A rape law time-warp: back to the Sixties
After the depressing findings about public attitudes to rape, more bad news: a British judge has thrown out a case on the basis that an alleged victim was too drunk to be able to say definitively that she had not consented.
The prosecution in the rape case had said it could not go on after the woman admitted that she could not remember whether she gave consent or not or whether sex had taken place. The jury at Swansea Crown Court was told: “Drunken consent is still consent.”
The judge agreed, instructing the jury to return a verdict of not guilty “even if you don’t agree”.
The drama student was allegedly raped by another student, who was working as a security guard, while she claimed she was unconscious through drink in a corridor outside her flat in a university’s hall of residence.
She told the jury that she had no recollection of events but insisted that she would not have agreed to sex with the man.

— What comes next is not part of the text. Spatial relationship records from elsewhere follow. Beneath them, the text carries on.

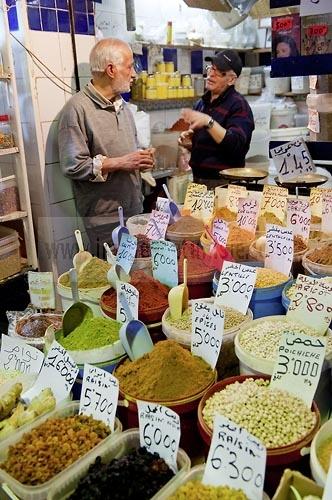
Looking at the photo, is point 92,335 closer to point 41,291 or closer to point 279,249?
point 41,291

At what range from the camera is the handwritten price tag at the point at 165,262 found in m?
1.74

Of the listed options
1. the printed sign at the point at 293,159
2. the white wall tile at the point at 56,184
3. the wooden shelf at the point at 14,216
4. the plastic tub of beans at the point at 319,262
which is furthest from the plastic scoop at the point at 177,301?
the white wall tile at the point at 56,184

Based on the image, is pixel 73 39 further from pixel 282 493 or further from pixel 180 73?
pixel 282 493

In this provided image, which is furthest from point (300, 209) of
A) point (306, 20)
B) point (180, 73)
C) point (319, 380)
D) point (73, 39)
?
point (180, 73)

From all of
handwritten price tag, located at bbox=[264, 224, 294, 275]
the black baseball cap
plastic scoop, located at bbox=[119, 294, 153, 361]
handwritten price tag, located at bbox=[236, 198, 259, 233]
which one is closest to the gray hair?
the black baseball cap

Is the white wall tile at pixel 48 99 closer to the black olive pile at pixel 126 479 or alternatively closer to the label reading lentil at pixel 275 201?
the label reading lentil at pixel 275 201

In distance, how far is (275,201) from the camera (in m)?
2.24

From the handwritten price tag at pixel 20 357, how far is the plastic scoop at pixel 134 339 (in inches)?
11.0

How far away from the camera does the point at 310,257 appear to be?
5.76 ft

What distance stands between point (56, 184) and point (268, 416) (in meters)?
2.82

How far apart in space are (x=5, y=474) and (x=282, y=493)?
59 centimetres

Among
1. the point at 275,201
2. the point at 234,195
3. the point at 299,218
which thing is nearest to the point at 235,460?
the point at 299,218

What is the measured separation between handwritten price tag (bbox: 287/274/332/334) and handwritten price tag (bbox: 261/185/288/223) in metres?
0.82

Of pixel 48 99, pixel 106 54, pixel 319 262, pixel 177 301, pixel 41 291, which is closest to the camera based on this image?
pixel 177 301
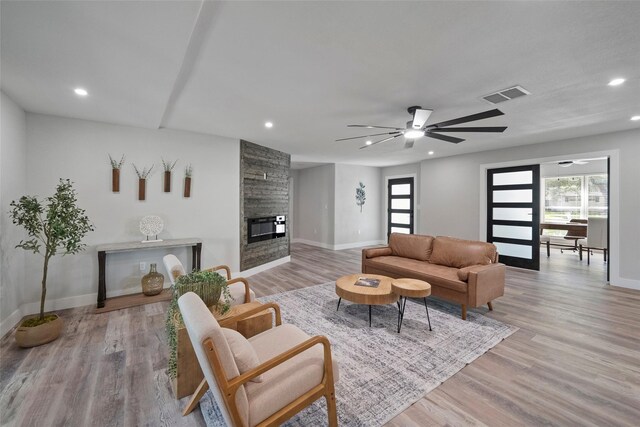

Now I wasn't sitting in court so I can't comment on the facts of this particular case, but let's imagine a hypothetical. A woman is huddled outside her room in a drunken stupor and a security guard, a man with at least a moral duty of care, comes along - on duty, (presumably) stone-cold sober
It is obvious the woman is drunk. And that she can't, in any meaningful sense of the term consent - she is temporarily mentally disabled. (Were she indeed a sufferer of a permanent mental disability, there would surely be no questions that this is a crime.)
If he has sex with her, is that not rape? Or should, at least, a jury be allowed to decide - based on the full details of the case, the demeanour of the witnesses before them, and their own commonsense.
I would have thought so, and I thought the law indicated so. But it seems it is time to work again to reform the law ... or maybe the judges.
Another time warp - John Kerry, remember him? One of his young speechwriters has set out what he thinks went wrong. The gist is that instead of relying on focus groups, set-up situations and all the tricks of the spin-doctor's trade, it might be time to pick a good, decent candidate, and let them campaign as their conscience dictates. Interesting thought. Would be nice to think it would work.